• **Exercice 1**
Dans l'extrait consacré à la refonte du système monétaire international, réécrivez sous forme de liste le paragraphe qui commence par « Le Système Monétaire International (SMI) actuel ». Conservez-en les faits essentiels.
• **Exercice 2**
Reproduisez sans aucune modification le passage de l'extrait fourni qui va de « Et l'échec du » à « que le SMI ? ».
• **Exercice 3**
Prolongez le texte sur la refonte du système monétaire international à la suite de la question « Qu'est-ce que le SMI ? », sur laquelle il s'arrête.

II. LA REFONTE DU SYSTEME MONETAIRE INTERNATIONAL
Le Système Monétaire International (SMI) actuel
se caractérise par des déséquilibres, et présente
une forte hétérogénéité des positions des
différents Etats et des différentes monnaies. Les grandes
institutions internationales comme le FMI ont en partie failli a leur objectif
de résorption des déséquilibres macroéconomiques.
Et l'échec du compromis de Bretton-Woods, officiellement en 1976 avec
les accords de la Jamaïque, a instauré un SMI avec des changes
flottants ; une des implications de cela est une distorsion entre les variables
macroéconomiques (balance des paiements) et les variables
monétaires. Or la crise a rappelé le besoin pressant d'avoir un
SMI stable, condition nécessaire à une réforme du
Système Financier International. En effet, les
déséquilibres financiers qui ont conduit à la
dernière crise ne sont bien souvent que le reflet de
déséquilibres macroéconomiques et monétaires. Afin
de saisir les contours du SMI et ses problèmes, il convient de faire un
bref rappel.
Qu'est-ce que le SMI ?

• **Extraits de la liste**
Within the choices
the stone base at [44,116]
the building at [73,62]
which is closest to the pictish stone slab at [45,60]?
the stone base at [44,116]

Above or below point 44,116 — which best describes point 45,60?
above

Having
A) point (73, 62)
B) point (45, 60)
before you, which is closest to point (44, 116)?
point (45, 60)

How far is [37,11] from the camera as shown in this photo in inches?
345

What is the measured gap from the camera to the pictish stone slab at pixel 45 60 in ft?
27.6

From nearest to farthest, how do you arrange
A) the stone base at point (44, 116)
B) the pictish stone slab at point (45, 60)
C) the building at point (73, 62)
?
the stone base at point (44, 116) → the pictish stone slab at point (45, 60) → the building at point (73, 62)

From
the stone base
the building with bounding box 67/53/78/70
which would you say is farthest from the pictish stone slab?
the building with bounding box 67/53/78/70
---
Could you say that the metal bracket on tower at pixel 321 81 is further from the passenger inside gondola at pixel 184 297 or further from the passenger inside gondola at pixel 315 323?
--
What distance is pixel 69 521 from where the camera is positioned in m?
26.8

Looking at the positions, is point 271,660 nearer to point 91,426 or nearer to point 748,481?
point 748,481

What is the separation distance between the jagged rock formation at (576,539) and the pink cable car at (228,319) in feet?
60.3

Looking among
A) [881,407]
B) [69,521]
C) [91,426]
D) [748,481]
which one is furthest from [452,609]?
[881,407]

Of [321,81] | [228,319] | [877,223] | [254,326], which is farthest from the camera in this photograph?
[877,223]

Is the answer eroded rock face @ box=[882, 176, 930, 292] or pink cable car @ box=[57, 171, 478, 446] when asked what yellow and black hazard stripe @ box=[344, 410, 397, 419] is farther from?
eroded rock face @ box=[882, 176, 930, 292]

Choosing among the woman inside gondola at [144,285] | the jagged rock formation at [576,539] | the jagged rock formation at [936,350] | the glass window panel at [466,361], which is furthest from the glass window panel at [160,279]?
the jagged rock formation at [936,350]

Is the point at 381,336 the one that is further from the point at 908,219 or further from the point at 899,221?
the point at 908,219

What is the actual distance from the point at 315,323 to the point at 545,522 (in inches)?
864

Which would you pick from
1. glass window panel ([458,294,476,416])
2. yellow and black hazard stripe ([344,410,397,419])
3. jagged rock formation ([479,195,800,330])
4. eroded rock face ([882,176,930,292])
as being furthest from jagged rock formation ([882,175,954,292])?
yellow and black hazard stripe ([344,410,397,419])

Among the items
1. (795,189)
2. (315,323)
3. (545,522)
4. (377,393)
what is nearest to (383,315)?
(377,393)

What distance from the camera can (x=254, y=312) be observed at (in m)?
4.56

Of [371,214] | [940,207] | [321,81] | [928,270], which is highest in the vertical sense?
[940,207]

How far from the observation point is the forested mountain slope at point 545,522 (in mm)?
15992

• **Réponse rédigée 1**
- Le SMI actuel est marqué par des déséquilibres et par une forte hétérogénéité des positions des États et des monnaies.
- Les grandes institutions internationales, comme le FMI, ont en partie échoué à résorber les déséquilibres macroéconomiques.
- L'échec du compromis de Bretton-Woods, officialisé en 1976 par les accords de la Jamaïque, a instauré des changes flottants. Il en résulte notamment une distorsion entre les variables macroéconomiques (balance des paiements) et les variables monétaires.
- La crise a rappelé le besoin pressant d'un SMI stable, condition nécessaire à une réforme du Système Financier International. En effet, les déséquilibres financiers à l'origine de la dernière crise reflètent souvent des déséquilibres macroéconomiques et monétaires.
- Un bref rappel s'impose donc pour saisir les contours du SMI et ses problèmes.

• **Réponse rédigée 2**
Et l'échec du compromis de Bretton-Woods, officiellement en 1976 avec
les accords de la Jamaïque, a instauré un SMI avec des changes
flottants ; une des implications de cela est une distorsion entre les variables
macroéconomiques (balance des paiements) et les variables
monétaires. Or la crise a rappelé le besoin pressant d'avoir un
SMI stable, condition nécessaire à une réforme du
Système Financier International. En effet, les
déséquilibres financiers qui ont conduit à la
dernière crise ne sont bien souvent que le reflet de
déséquilibres macroéconomiques et monétaires. Afin
de saisir les contours du SMI et ses problèmes, il convient de faire un
bref rappel.
Qu'est-ce que le SMI ?

• **Réponse rédigée 3**
Le SMI est l'organisation, diffuse ou
institutionnalisée, des flux monétaires et des taux de change,
permettant l'échange de biens et de services entre des pays à
devises différentes. Il a évolué au fil du temps,
changeant de méthode de compensation : étalon-or,
étalon-dollar-or, changes flottants... Ainsi, le SMI permet le
financement des échanges internationaux mais également
l'ajustement des balances des paiements nationales. Sans revenir sur l'histoire
du SMI, les principales périodes à connaitre sont :
Le Système de Bretton-Woods (1944-1976), durant
lequel les changes sont fixes, chaque monnaie étant convertible en
dollar à un certain taux fixe mais ajustable, le dollar étant
luimême convertible en or (une once d'or = 35 dollars). Bien qu'ayant
garanti une relative stabilité monétaire internationale, la
confiance dans le dollar est capitale or celle-ci fait défaut à
partir des années 1960 lorsque la balance commerciale américaine
devient déficitaire et que le monde est « inondé » de
dollars.
Le Système actuel ou Nouveau Bretton-Woods
(1976-...), qui peut être qualifié de «semiétalon
dollar» (Aglietta, 2010, p. 6) est en fait un non-système, car il
n'est pas
institutionnalisé en tant que tel : « quelques
monnaies, appartenant aux grand pays développés, sont libres de
fluctuer vis-à-vis du dollar. Toutefois, beaucoup plus de monnaies,
appartenant à des pays émergents, sont liées à la
devise américaine par des régimes de change administré qui
vont des changes fixes au flottement géré ». La
convertibilité n'est pas assuré pour toutes les monnaies.
Quels sont les problèmes du SMI actuel ?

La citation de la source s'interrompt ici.